Dataset records:
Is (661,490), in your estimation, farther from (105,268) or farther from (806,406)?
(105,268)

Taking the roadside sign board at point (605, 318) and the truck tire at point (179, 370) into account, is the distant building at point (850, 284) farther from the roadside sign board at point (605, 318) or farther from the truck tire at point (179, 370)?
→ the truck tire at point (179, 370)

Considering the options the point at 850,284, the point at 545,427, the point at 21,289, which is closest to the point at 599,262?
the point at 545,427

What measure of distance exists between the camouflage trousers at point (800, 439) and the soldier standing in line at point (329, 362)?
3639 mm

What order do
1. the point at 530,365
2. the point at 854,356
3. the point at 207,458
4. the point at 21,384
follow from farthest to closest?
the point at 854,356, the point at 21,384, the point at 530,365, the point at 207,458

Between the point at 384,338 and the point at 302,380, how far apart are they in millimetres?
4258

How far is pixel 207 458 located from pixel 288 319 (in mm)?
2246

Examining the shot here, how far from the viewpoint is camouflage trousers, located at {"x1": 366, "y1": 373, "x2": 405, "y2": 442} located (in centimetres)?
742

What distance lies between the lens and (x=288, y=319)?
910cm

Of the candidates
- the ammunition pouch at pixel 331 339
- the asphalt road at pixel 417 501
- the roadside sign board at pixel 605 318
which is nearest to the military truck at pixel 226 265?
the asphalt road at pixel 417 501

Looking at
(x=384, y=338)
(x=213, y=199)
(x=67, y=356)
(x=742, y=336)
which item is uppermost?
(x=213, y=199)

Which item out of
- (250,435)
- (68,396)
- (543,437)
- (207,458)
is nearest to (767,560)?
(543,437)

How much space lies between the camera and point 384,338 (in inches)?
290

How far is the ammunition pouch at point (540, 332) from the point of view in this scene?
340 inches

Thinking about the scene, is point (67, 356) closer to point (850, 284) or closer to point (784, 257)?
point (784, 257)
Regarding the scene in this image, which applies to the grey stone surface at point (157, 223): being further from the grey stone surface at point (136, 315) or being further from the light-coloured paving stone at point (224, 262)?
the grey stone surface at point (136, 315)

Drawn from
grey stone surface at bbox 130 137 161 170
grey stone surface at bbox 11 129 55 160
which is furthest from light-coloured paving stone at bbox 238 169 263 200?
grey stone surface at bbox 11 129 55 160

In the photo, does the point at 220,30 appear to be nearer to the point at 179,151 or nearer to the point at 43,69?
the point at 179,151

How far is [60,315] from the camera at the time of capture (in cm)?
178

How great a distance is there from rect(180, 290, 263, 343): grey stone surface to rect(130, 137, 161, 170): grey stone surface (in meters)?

- Aim of the task:
Rewrite every line of the data above, switching "camouflage trousers" to "combat trousers" and leaving everything else as it is.

- Worked solution:
Is (661,490), in your estimation, farther from (105,268) or farther from (806,406)?
(105,268)

Taking the roadside sign board at point (605, 318) and the truck tire at point (179, 370) into account, is the distant building at point (850, 284) farther from the roadside sign board at point (605, 318) or farther from the truck tire at point (179, 370)?
→ the truck tire at point (179, 370)

Considering the options the point at 850,284, the point at 545,427, the point at 21,289, which is closest to the point at 599,262?
the point at 545,427

What measure of distance exists between the combat trousers at point (800, 439) and the soldier standing in line at point (329, 362)?
3639 mm

What order do
1. the point at 530,365
2. the point at 854,356
3. the point at 207,458
4. the point at 21,384
follow from farthest to closest?
the point at 854,356, the point at 21,384, the point at 530,365, the point at 207,458

Between the point at 384,338 and the point at 302,380, how far apart are they in millimetres?
4258

How far is pixel 207 458 located from pixel 288 319 (in mm)?
2246

Examining the shot here, how far from the viewpoint is combat trousers, located at {"x1": 366, "y1": 373, "x2": 405, "y2": 442} located (in centimetres)?
742

What distance lies between the lens and (x=288, y=319)?
910cm

Of the candidates
- the ammunition pouch at pixel 331 339
- the asphalt road at pixel 417 501
- the roadside sign board at pixel 605 318
which is nearest to the military truck at pixel 226 265?
the asphalt road at pixel 417 501

Looking at
(x=384, y=338)
(x=213, y=199)
(x=67, y=356)
(x=742, y=336)
which item is uppermost?
(x=213, y=199)

Which item out of
- (250,435)
- (68,396)
- (543,437)
- (207,458)
is nearest to (767,560)?
(543,437)

How much space lies between the camera and point 384,338 (in inches)?
290

How far is the ammunition pouch at point (540, 332) from the point of view in this scene?
340 inches

Thinking about the scene, is point (67, 356) closer to point (850, 284) or closer to point (784, 257)?
point (784, 257)
Regarding the scene in this image, which applies to the grey stone surface at point (157, 223): being further from the grey stone surface at point (136, 315) or being further from the light-coloured paving stone at point (224, 262)?
the grey stone surface at point (136, 315)

Drawn from
grey stone surface at bbox 130 137 161 170
grey stone surface at bbox 11 129 55 160
which is furthest from light-coloured paving stone at bbox 238 169 263 200?
grey stone surface at bbox 11 129 55 160

In the photo, does the point at 220,30 appear to be nearer to the point at 179,151 or nearer to the point at 43,69?
the point at 179,151

How far is [60,315] from the camera at the time of capture (in cm)?
178

How great a distance is there from rect(180, 290, 263, 343): grey stone surface to rect(130, 137, 161, 170): grey stone surface (in meters)?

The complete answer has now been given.